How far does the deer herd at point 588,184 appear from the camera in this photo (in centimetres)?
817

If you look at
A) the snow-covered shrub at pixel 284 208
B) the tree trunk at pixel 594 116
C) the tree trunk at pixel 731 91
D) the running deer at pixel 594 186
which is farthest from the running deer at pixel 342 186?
++++
**Task to complete**: Could you render every line of the entries above as a numbered list, skipping the blank lines?

**Solved problem**:
1. How far does the deer herd at point 588,184 appear from the camera in this photo (in centimetres)?
2. 817
3. If you look at
4. A) the snow-covered shrub at pixel 284 208
5. B) the tree trunk at pixel 594 116
6. C) the tree trunk at pixel 731 91
7. D) the running deer at pixel 594 186
8. which is farthest from the running deer at pixel 342 186?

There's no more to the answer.